# Exercise details
Among the lines below, output only those between the line holding "吴京在腿伤伤未痊愈的时候就进组拍摄《攀登者》" and the line holding "Viva Bianca nude", inclusive, exactly as written and with no pictures.

# Data shown
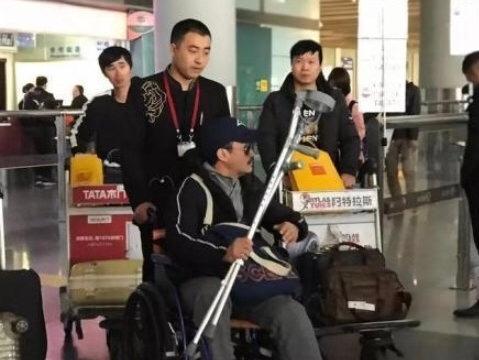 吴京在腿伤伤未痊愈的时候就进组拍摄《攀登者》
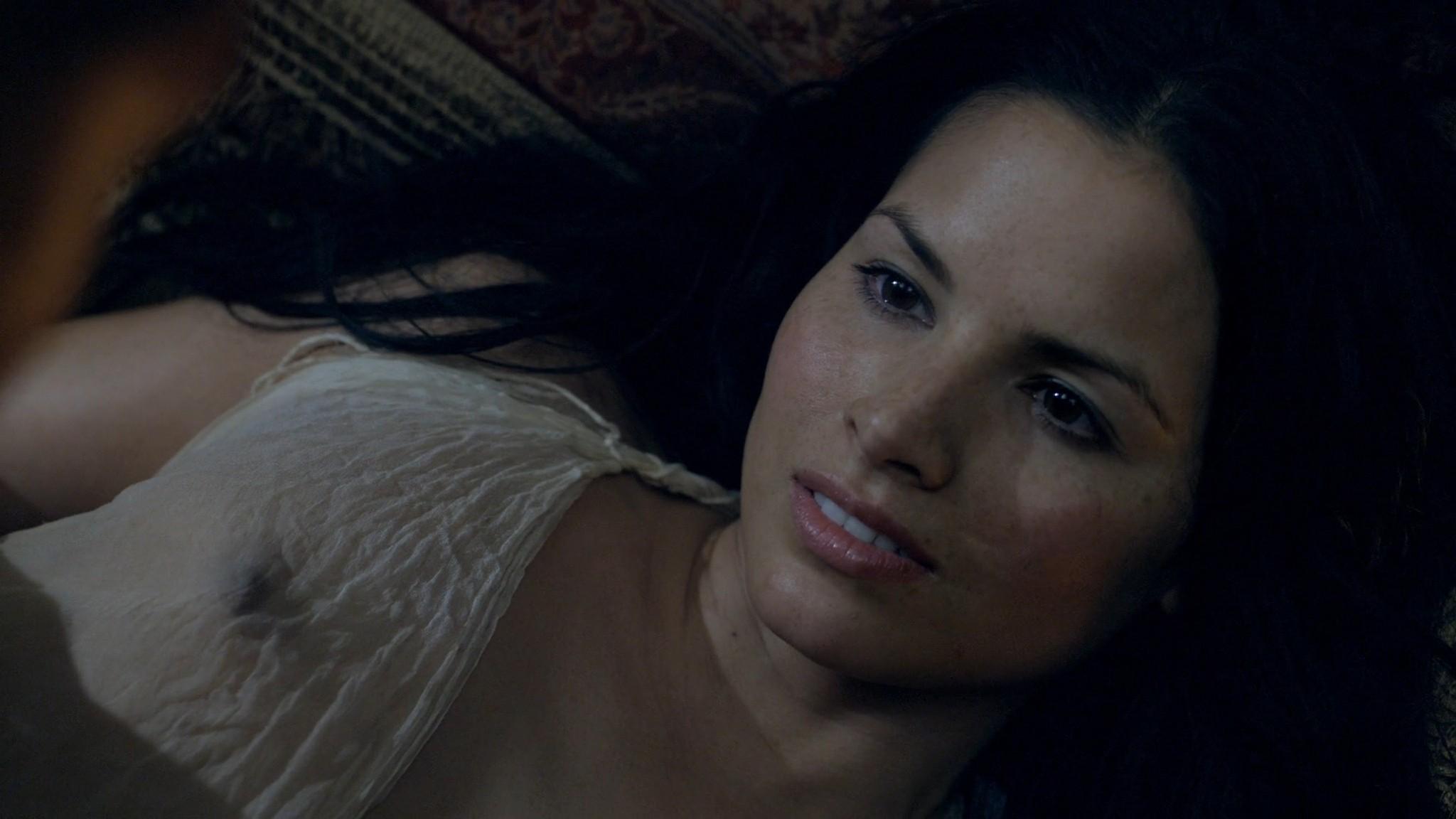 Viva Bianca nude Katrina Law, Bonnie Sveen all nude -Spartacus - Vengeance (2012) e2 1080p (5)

...

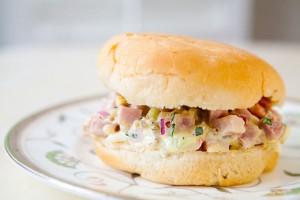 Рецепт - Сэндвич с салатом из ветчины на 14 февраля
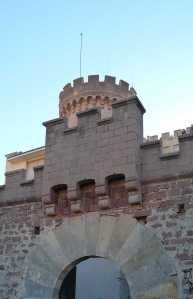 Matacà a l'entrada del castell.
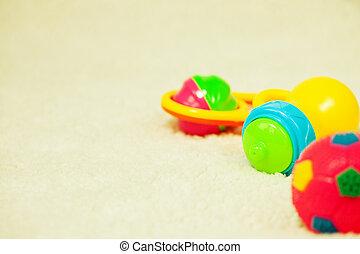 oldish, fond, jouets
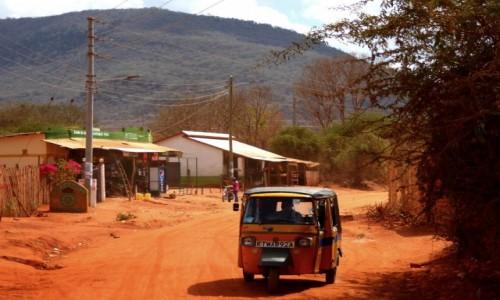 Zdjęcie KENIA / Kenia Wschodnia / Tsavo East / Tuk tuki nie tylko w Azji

# Result of this task
 吴京在腿伤伤未痊愈的时候就进组拍摄《攀登者》
 Viva Bianca nude Katrina Law, Bonnie Sveen all nude -Spartacus - Vengeance (2012) e2 1080p (5)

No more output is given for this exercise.